EXTRACT TO READ
------------------------
Enzo Cucchi, born in Morra d’ Alba, Ancona in 1950, is the most passionate painter among the Italians listed. He works with bright primary colors in his lonely seas and coastal landscapes. He contrasts lakes, mountains, lighthouses and tall chimneys with tiny figures, dogs and especially elongated houses. His paintings are reminiscent of nightmares situated in the Marches around Acona, where he is staying. Personal memories, experiences and legends of this region are intertwined in this work. Cucchi’s work evokes associations with spontaneous children’s drawings, however, frightening.
Francesco Clemente, born in Napels in 1952, works alternately in Rome and Madras, India. His six-month annual stay in India made a conscious choice: “I want to be Hindu!”. His work shows kinship with his oriental attitude to life. He makes very precise watercolor drawings of clearly recognizable objects or animals, spread over the paper. It is only in the second instance that this appears to be related. He considers himself a symbolist and has a preference for imagery and allegory. Wide ranges of self-portraits in oil, emotionally painted are created, reflecting different moods. He also uses the old fresco technique. In a large triptych, he depicts personal confrontation with himself (collection Stedelijk Museum in Amsterdam). Clemente has no technical and stylistic pretensions and paints carefree.
Nicola de Maria, born in Foglianise in 1954, is a medical practitioner and lives in a universe that he shapes from concentration and meditation; musical and poetical. As a ‘seer’ he depicts his own world of air and celestial bodies that sometimes resemble animals. His drawings in particular provide a beautiful picture of this. He can understand a room as intensity, as represented in Basel and Essen, painted intensely blue as a comprehensive night sky where gold-colored crescents are visible. There is a strong resemblance to a work by Paladino’s Rosso Silentio (filled with stars) a sign that the pretension of individuality did not quite hold up. Generally speaking, De Maria is engaged in large-scale use of the entire space.
------------------------
EXTRACTED RECORDS
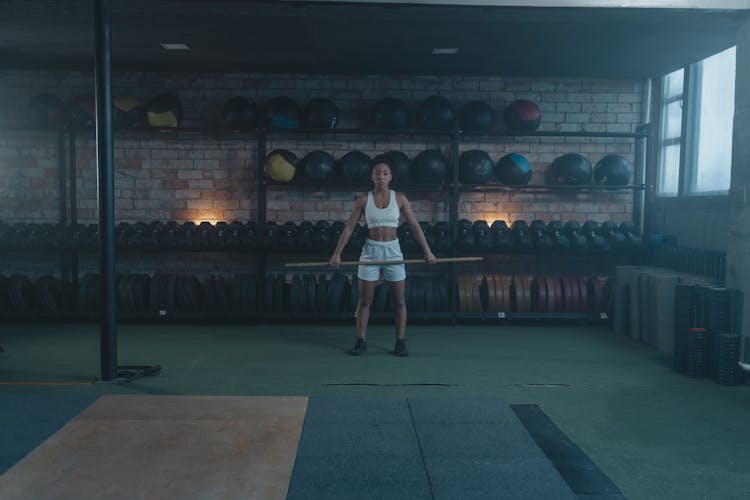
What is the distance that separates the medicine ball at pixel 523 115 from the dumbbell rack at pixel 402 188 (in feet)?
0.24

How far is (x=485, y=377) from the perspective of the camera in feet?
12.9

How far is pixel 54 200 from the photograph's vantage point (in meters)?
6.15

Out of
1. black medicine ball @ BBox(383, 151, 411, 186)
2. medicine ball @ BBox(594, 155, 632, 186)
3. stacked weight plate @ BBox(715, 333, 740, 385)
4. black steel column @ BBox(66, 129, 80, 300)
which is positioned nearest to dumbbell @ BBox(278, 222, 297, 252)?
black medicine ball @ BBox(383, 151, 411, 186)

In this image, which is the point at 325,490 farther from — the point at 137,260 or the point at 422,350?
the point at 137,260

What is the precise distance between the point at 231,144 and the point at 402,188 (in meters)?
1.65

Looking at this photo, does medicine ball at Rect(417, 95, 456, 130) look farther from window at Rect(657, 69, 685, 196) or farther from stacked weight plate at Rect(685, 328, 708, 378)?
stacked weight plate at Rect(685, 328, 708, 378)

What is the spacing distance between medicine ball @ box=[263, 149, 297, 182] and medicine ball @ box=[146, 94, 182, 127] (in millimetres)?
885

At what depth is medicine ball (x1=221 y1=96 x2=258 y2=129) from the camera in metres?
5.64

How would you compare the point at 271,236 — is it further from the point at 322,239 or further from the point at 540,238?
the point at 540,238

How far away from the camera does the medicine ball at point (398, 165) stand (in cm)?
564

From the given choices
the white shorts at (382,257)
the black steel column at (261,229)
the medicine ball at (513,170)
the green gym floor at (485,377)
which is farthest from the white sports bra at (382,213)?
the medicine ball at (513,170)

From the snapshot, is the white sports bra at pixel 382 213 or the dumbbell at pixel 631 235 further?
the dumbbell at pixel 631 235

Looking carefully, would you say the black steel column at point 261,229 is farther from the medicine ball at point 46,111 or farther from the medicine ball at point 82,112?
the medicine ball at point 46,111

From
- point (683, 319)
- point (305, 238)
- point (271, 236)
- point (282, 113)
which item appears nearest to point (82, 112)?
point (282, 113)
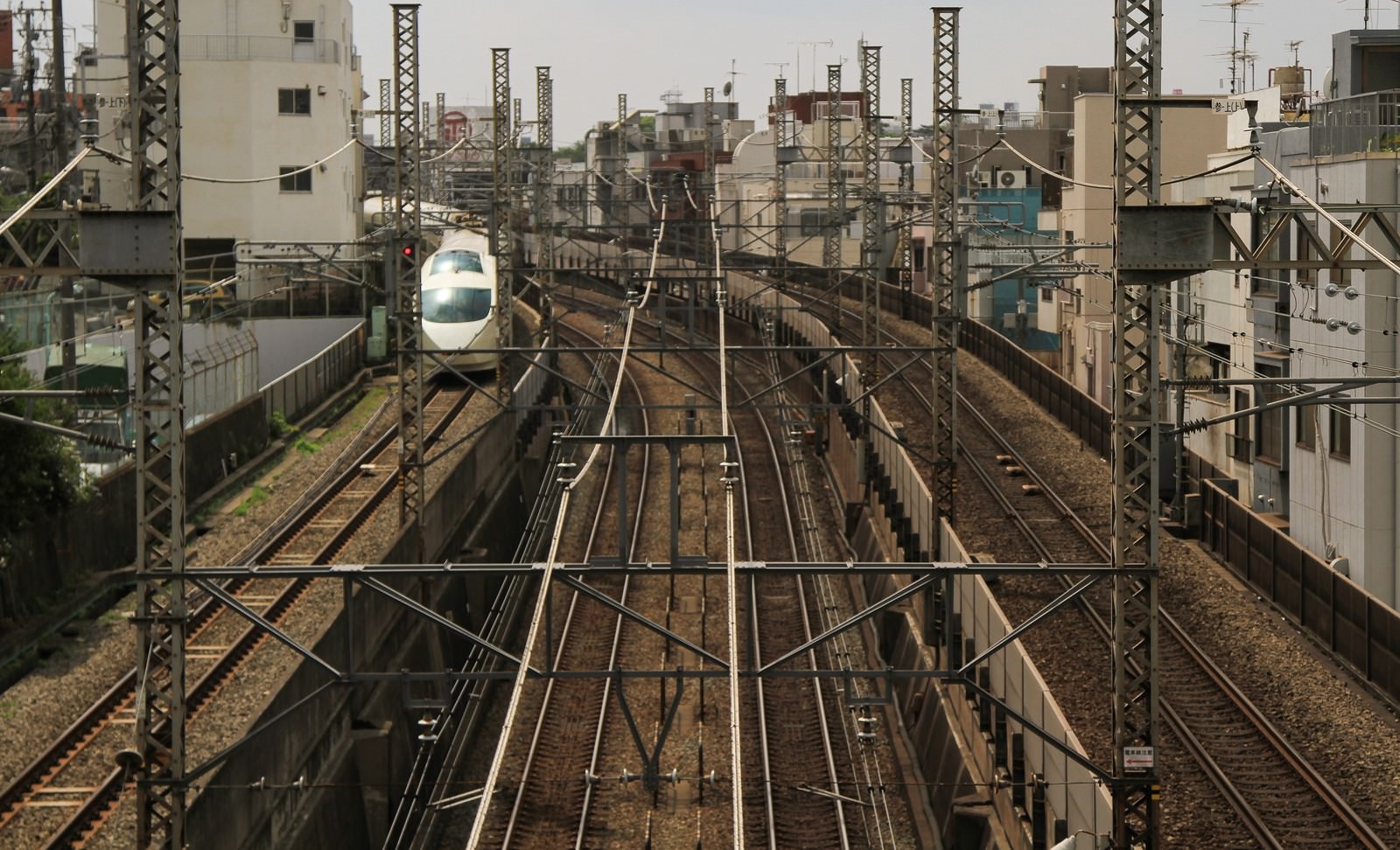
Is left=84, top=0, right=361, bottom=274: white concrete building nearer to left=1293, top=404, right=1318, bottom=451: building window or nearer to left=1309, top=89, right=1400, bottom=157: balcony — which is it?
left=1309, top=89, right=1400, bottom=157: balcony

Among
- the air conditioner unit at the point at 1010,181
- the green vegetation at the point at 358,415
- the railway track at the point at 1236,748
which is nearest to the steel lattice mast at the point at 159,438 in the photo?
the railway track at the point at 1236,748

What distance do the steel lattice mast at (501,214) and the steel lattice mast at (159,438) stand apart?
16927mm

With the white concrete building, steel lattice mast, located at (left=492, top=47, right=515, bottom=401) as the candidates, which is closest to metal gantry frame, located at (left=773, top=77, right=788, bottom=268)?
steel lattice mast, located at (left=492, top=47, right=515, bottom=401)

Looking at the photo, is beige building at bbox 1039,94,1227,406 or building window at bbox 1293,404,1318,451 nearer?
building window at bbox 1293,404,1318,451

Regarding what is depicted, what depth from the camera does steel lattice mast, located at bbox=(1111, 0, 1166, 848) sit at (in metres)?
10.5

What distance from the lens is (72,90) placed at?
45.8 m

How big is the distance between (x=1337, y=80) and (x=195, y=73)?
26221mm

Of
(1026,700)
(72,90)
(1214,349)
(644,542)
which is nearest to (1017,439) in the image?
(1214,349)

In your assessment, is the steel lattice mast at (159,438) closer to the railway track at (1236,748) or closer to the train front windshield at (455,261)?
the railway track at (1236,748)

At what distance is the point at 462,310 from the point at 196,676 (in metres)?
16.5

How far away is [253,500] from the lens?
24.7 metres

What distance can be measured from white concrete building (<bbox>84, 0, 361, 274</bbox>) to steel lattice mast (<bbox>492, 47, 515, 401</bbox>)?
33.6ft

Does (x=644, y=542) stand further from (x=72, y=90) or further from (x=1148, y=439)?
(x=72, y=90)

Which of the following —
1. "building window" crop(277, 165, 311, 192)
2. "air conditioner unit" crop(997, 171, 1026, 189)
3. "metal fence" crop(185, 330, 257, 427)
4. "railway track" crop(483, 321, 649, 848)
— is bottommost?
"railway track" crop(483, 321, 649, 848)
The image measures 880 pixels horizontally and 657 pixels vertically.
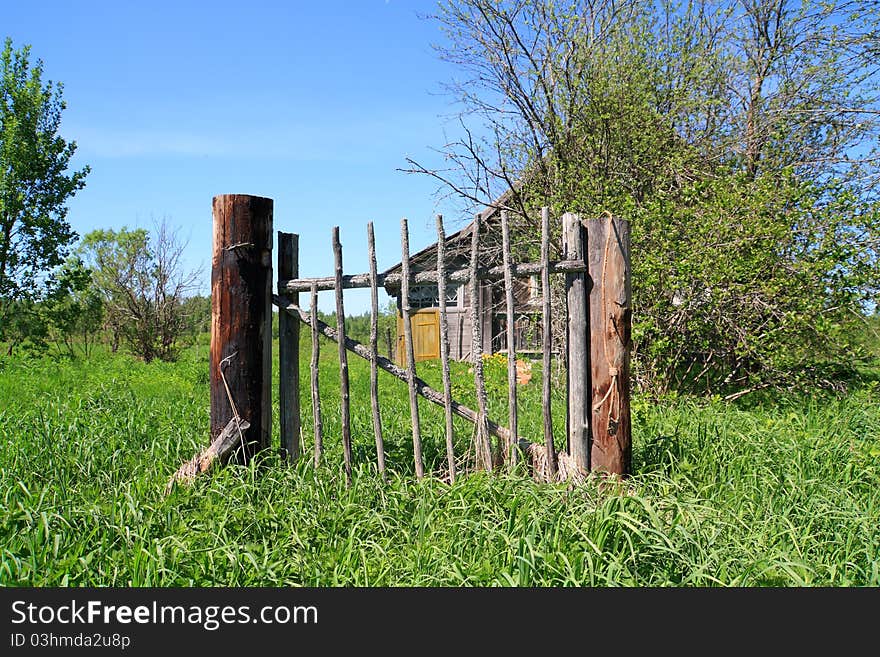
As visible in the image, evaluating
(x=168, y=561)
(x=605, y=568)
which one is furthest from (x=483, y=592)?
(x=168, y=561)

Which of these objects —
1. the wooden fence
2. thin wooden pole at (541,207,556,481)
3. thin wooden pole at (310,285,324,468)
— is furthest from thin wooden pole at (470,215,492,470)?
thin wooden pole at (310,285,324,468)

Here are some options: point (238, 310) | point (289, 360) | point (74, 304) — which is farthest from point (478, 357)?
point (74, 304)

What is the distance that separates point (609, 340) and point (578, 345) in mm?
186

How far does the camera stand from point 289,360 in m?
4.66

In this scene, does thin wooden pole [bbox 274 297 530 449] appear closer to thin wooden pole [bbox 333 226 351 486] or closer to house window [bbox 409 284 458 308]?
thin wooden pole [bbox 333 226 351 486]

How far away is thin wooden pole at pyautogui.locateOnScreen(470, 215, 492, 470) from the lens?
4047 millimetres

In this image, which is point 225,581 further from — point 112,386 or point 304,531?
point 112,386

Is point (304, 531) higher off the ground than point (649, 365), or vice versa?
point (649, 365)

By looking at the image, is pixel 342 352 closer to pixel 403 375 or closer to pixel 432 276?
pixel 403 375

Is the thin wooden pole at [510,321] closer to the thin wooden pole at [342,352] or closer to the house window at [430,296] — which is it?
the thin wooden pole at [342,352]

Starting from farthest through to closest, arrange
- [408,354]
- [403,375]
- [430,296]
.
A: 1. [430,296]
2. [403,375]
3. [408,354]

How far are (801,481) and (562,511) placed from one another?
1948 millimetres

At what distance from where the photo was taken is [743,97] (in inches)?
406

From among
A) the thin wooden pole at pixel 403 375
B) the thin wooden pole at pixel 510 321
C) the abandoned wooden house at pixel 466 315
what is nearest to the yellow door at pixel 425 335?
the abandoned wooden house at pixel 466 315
------------------------
YOUR OBJECTIVE
In the text on Italian painters, condense the paragraph beginning "Enzo Cucchi, born in Morra d’ Alba" into a bulleted list that keeps its main facts. The records stand apart from the text on Italian painters and are not tied to it.

SOLUTION
- Born in Morra d’Alba, Ancona, in 1950; the most passionate painter among the Italians listed.
- Paints lonely seas and coastal landscapes in bright primary colors.
- Contrasts lakes, mountains, lighthouses and tall chimneys with tiny figures, dogs and especially elongated houses.
- His paintings recall nightmares set in the Marches, where he is staying, and weave in personal memories, experiences and legends of the region.
- His work evokes spontaneous children's drawings, but frightening ones.